*** Extrait source ***
Outils de simulation

Voici pour l'exemple, un des bouts de code python qui ont permis de produire certaines animations.

In [ ]:
from pylab import *
from random import random
import matplotlib.animation
import matplotlib.colors as colors

rcParams['animation.embed_limit'] = 200

class muon():
    def __init__(self):
        self.duree_vie = 2.2e-6
        self.demi_vie = self.duree_vie*log(2) 
        self.lamda = 1/self.duree_vie
        self.alive = True
        self.color = "lime"
    def test(self,dt):
        if(self.alive):
            desproba = self.lamda*dt 
            self.alive = (random()>desproba)
            if (not self.alive):
                return True
        return False
    def alpha(self):
        return 1 if self.alive else 0.2
    def lamda(self):
        return self.lamda

t_ini = 0
t_fin = 1e-5
dt = 1e-8
t_tab = arange(t_ini,t_fin,dt)

scatter([],[])
*** Lignes fournies ***
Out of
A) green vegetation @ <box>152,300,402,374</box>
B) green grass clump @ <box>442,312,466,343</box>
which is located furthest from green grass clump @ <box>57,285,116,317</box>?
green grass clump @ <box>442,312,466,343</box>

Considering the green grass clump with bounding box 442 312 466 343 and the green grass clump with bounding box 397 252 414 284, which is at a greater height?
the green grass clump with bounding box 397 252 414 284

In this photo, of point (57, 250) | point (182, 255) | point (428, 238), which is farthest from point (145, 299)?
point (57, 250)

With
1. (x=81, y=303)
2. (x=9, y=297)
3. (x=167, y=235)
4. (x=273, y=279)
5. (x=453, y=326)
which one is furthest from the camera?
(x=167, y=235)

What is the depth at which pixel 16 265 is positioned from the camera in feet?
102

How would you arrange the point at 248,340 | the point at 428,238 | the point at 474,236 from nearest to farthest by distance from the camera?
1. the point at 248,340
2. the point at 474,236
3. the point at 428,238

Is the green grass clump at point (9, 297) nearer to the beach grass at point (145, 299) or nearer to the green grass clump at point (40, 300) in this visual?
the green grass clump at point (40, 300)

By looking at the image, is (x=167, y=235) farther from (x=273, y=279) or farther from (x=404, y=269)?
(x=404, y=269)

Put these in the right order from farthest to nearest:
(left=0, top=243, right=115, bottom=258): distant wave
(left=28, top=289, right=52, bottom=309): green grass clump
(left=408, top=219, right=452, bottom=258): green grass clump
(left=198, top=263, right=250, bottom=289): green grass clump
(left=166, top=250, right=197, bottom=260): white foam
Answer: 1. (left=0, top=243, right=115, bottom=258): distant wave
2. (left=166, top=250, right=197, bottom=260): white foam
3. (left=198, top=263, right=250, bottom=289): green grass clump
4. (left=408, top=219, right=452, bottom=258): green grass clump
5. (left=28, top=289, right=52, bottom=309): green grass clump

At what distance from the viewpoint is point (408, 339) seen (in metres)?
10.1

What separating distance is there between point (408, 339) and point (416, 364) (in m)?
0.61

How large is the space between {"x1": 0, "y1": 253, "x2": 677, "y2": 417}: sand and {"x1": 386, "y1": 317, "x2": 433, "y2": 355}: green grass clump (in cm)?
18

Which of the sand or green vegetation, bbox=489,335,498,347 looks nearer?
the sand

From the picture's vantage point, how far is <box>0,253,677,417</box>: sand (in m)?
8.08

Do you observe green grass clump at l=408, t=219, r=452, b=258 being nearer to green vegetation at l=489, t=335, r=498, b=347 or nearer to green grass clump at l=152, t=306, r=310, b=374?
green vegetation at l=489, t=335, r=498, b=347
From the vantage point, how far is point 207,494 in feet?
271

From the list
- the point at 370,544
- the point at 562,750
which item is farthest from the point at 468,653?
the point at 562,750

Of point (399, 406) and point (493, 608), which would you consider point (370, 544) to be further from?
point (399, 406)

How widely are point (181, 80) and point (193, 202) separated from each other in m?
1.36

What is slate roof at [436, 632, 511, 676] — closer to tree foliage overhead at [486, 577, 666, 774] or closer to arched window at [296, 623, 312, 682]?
***
• **Objectifs**
A - Traduisez en anglais cette phrase de l'extrait sur les outils de simulation : « Voici pour l'exemple, un des bouts de code python qui ont permis de produire certaines animations. »
B - Prolongez l'extrait sur les outils de simulation en écrivant la suite du code après scatter([],[]).

• **Réponses dans l'ordre**
A - Here, as an example, is one of the pieces of Python code that were used to produce some of the animations.

B -
tab_m = []

nmu_x = 1
nmu_y = 1

nx = linspace(-nmu_x,nmu_x,2*nmu_x+1) # nmu_x = 1 -> 3 valeurs -1 0 1
ny = linspace(-nmu_y,nmu_y,2*nmu_y+1) # nmu_y = 1 -> 3 valeurs -1 0 1

X,Y = meshgrid(nx,ny) # pour nmu_x=nmu_y=1 on construit 3x3=9 couples de positions pour les muons

nmu = nmu_0 =  len(nx)*len(ny)
n_mu = array([])
for i in range(len(nx)*len(ny)):
    tab_m.append(muon())
n_mu_th = nmu_0*exp(-muon().lamda*t_tab)
status = []
    
for t in t_tab:
    stat = []
    for i,m in enumerate(tab_m):
        stat.append(colors.to_rgba("forestgreen",m.alpha()))
        if(m.test(dt)):
#            print(i,'->',t)
             nmu=nmu-1
    n_mu = append(n_mu,nmu)        
    status.append(stat)
    
fig,ax = subplots(1,2,figsize=(16,4))
g1 = ax[0].scatter(X,Y,marker='o',label="muons",s=100)
p2, = ax[1].plot([],[],'-',color='red',label="Nombre de muons (théorique)")
p1, = ax[1].plot([],[],'o',color='orange',label="Nombre de muons (simulation)",ms=2)
t1 = ax[1].text(0.8*t_fin,0.5*nmu_0,'')
ax[0].tick_params(axis='both',          # changes apply to the x-axis
                      which='both',      # both major and minor ticks are affected
                      bottom='off',      # ticks along the bottom edge are off
                      top='off',         # ticks along the top edge are off
                      labelbottom='off',
                      left='off',      # ticks along the bottom edge are off
                      right='off',         # ticks along the top edge are off
                      labelleft='off')
ax[0].set_title("Muons au repos")
ax[1].set_xlabel("t [s]")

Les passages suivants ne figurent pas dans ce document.